(Questions about scenes in images)

□ □ □ □ □

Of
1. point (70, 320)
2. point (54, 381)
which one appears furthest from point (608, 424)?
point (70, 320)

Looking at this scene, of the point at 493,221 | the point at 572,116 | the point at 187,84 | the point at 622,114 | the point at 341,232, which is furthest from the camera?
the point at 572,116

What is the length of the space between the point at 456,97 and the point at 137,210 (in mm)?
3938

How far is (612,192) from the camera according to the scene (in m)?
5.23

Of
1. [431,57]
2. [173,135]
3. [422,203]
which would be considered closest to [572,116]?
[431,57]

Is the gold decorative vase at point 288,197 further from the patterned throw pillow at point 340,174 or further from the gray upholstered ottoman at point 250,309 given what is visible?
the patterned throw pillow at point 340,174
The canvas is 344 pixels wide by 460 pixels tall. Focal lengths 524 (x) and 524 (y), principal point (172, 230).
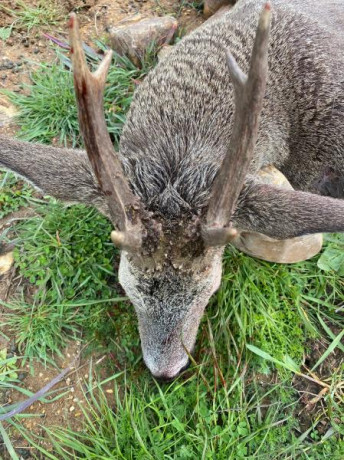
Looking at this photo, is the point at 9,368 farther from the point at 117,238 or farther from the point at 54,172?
the point at 117,238

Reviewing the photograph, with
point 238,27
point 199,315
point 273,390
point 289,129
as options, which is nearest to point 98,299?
point 199,315

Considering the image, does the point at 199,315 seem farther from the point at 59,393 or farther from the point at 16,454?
the point at 16,454

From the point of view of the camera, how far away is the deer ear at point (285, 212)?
2.89m

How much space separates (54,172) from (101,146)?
85 cm

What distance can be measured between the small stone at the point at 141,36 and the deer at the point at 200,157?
128 cm

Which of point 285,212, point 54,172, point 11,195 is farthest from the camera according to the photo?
point 11,195

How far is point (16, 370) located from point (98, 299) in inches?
31.7

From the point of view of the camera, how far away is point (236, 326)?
13.1 ft

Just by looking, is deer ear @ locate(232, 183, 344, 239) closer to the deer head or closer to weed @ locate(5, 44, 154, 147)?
the deer head

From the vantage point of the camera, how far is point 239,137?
95.0 inches

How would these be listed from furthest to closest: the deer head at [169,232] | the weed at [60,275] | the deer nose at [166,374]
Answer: the weed at [60,275]
the deer nose at [166,374]
the deer head at [169,232]

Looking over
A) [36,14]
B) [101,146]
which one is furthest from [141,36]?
[101,146]

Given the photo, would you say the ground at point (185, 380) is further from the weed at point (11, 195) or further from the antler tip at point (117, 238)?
the antler tip at point (117, 238)

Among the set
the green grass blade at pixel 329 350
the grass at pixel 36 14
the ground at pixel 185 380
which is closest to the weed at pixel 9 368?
the ground at pixel 185 380
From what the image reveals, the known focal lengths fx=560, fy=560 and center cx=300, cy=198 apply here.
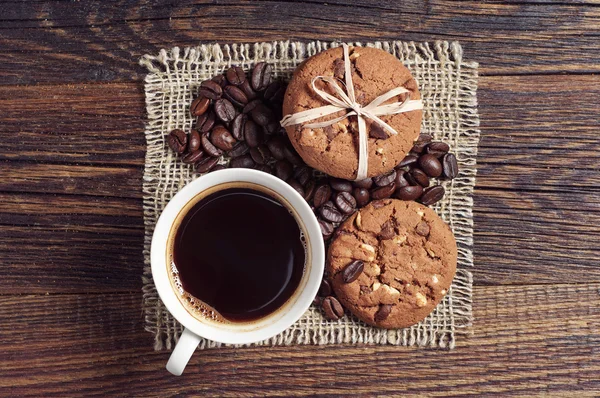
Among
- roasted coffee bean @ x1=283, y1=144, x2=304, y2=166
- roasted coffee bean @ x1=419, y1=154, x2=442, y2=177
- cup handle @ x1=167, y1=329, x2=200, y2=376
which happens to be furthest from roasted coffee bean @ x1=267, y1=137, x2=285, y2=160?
cup handle @ x1=167, y1=329, x2=200, y2=376

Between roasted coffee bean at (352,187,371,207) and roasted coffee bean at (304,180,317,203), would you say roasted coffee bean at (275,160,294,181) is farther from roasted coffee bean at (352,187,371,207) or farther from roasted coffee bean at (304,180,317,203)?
roasted coffee bean at (352,187,371,207)

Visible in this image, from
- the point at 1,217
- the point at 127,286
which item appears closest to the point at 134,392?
the point at 127,286

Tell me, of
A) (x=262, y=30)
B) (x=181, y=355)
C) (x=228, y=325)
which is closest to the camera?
(x=181, y=355)

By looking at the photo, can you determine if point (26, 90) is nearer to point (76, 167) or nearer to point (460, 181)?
point (76, 167)

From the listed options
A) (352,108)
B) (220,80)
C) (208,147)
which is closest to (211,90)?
(220,80)

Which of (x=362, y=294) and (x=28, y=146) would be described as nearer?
(x=362, y=294)

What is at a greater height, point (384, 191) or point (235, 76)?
point (235, 76)

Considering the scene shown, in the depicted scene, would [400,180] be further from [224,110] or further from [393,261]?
[224,110]
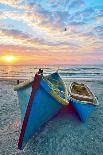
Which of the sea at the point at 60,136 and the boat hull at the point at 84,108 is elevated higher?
the boat hull at the point at 84,108

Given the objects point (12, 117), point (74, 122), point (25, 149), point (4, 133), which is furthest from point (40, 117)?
point (12, 117)

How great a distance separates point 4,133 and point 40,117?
5.72 feet

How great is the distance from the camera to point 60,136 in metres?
8.08

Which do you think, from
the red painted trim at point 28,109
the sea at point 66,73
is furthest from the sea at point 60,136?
the sea at point 66,73

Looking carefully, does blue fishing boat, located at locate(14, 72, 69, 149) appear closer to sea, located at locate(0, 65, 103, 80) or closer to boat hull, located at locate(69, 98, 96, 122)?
boat hull, located at locate(69, 98, 96, 122)

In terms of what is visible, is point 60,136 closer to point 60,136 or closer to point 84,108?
point 60,136

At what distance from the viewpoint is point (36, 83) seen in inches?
281

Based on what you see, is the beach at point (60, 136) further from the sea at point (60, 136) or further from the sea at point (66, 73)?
the sea at point (66, 73)

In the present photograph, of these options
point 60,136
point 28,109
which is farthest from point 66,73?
point 28,109

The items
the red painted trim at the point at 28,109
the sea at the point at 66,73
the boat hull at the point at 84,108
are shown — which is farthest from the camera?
the sea at the point at 66,73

□ □ □ □ □

Task instructions: Leave the images out and output the remaining material exactly as it stands.

Result:
Of
1. point (70, 320)
2. point (54, 381)
which one appears furthest from point (608, 424)?
point (70, 320)

Looking at this scene, of the point at 493,221 | the point at 572,116 | the point at 187,84 | the point at 622,114 | the point at 341,232, which is furthest from the camera?
the point at 572,116

What is the length of the space between the point at 456,97 and the point at 137,210 (in mm)?
3938

How far is (612,192) from the camera according to the scene (in m)?
5.23

Of
1. [431,57]
2. [173,135]
3. [422,203]
which would be considered closest to [572,116]?
[431,57]

Is the gold decorative vase at point 288,197 further from the patterned throw pillow at point 340,174 or further from the gray upholstered ottoman at point 250,309 given what is visible?
the patterned throw pillow at point 340,174
The canvas is 344 pixels wide by 460 pixels tall. Focal lengths 524 (x) and 524 (y), principal point (172, 230).
Looking at this photo, is the point at 9,368 farther from the point at 117,238 or farther from the point at 54,172?
the point at 117,238

Reviewing the photograph, with
point 238,27
point 199,315
point 273,390
point 289,129
as options, which is nearest to point 98,299?
point 199,315

Considering the image, does the point at 199,315 seem farther from the point at 59,393 or farther from the point at 16,454?
the point at 16,454

From the point of view of the camera, how far away is the deer ear at point (285, 212)?
2.89m

How much space separates (54,172) from (101,146)?
85 cm

What distance can be measured between the small stone at the point at 141,36 and the deer at the point at 200,157?
128 cm

Which of point 285,212, point 54,172, point 11,195 is farthest from the camera according to the photo?
point 11,195

How far is point (16, 370) located from point (98, 299) in inches?
31.7

From the point of view of the camera, how far away is point (236, 326)?
13.1 ft

Just by looking, is deer ear @ locate(232, 183, 344, 239) closer to the deer head or closer to weed @ locate(5, 44, 154, 147)?
the deer head

From the vantage point of the camera, how far is point 239,137?
95.0 inches

How would these be listed from furthest to closest: the deer head at [169,232] | the weed at [60,275] | the deer nose at [166,374]
Answer: the weed at [60,275]
the deer nose at [166,374]
the deer head at [169,232]

Looking over
A) [36,14]
B) [101,146]
which one is furthest from [141,36]?
[101,146]

Given the photo, would you say the ground at point (185, 380) is further from the weed at point (11, 195) or further from the antler tip at point (117, 238)?
the antler tip at point (117, 238)

Among the set
the green grass blade at pixel 329 350
the grass at pixel 36 14
the ground at pixel 185 380
which is closest to the weed at pixel 9 368?
the ground at pixel 185 380
From what the image reveals, the known focal lengths fx=560, fy=560 and center cx=300, cy=198 apply here.
Among
- roasted coffee bean @ x1=283, y1=144, x2=304, y2=166
- roasted coffee bean @ x1=419, y1=154, x2=442, y2=177
- cup handle @ x1=167, y1=329, x2=200, y2=376
which happens to be furthest from roasted coffee bean @ x1=267, y1=137, x2=285, y2=160?
cup handle @ x1=167, y1=329, x2=200, y2=376

Between roasted coffee bean at (352,187,371,207) and roasted coffee bean at (304,180,317,203), would you say roasted coffee bean at (275,160,294,181) is farther from roasted coffee bean at (352,187,371,207) or farther from roasted coffee bean at (304,180,317,203)?
roasted coffee bean at (352,187,371,207)

Visible in this image, from
- the point at 1,217
- the point at 127,286
which item appears closest to the point at 134,392?
the point at 127,286

Tell me, of
A) (x=262, y=30)
B) (x=181, y=355)
C) (x=228, y=325)
which is closest to the camera?
(x=181, y=355)

By looking at the photo, can you determine if point (26, 90) is nearer to point (76, 167) or nearer to point (460, 181)?
point (76, 167)

From the listed options
A) (352,108)
B) (220,80)
C) (208,147)
which is closest to (211,90)?
(220,80)

Which of (x=362, y=294) and (x=28, y=146) would be described as nearer?
(x=362, y=294)

What is at a greater height, point (384, 191) or point (235, 76)?
point (235, 76)

Considering the scene shown, in the depicted scene, would [400,180] be further from [224,110] or further from [393,261]?
[224,110]
Which of the sea at the point at 60,136 and the boat hull at the point at 84,108 is elevated higher?
the boat hull at the point at 84,108

Given the objects point (12, 117), point (74, 122), point (25, 149), point (4, 133), which is furthest from point (40, 117)?
point (12, 117)

How great a distance separates point 4,133 and point 40,117?
5.72 feet

How great is the distance from the camera to point 60,136 in metres?
8.08

Which do you think, from
the red painted trim at point 28,109
the sea at point 66,73
is furthest from the sea at point 60,136?
the sea at point 66,73

Looking carefully, does blue fishing boat, located at locate(14, 72, 69, 149) appear closer to sea, located at locate(0, 65, 103, 80) or closer to boat hull, located at locate(69, 98, 96, 122)?
boat hull, located at locate(69, 98, 96, 122)

In terms of what is visible, is point 60,136 closer to point 60,136 or closer to point 84,108?
point 60,136

At what distance from the viewpoint is point (36, 83) seen in inches?
281

Based on what you see, is the beach at point (60, 136) further from the sea at point (60, 136) or further from the sea at point (66, 73)?
the sea at point (66, 73)

In the present photograph, of these options
point 60,136
point 28,109
which is farthest from point 66,73?
point 28,109

The items
the red painted trim at the point at 28,109
the sea at the point at 66,73
the boat hull at the point at 84,108
are shown — which is farthest from the camera?
the sea at the point at 66,73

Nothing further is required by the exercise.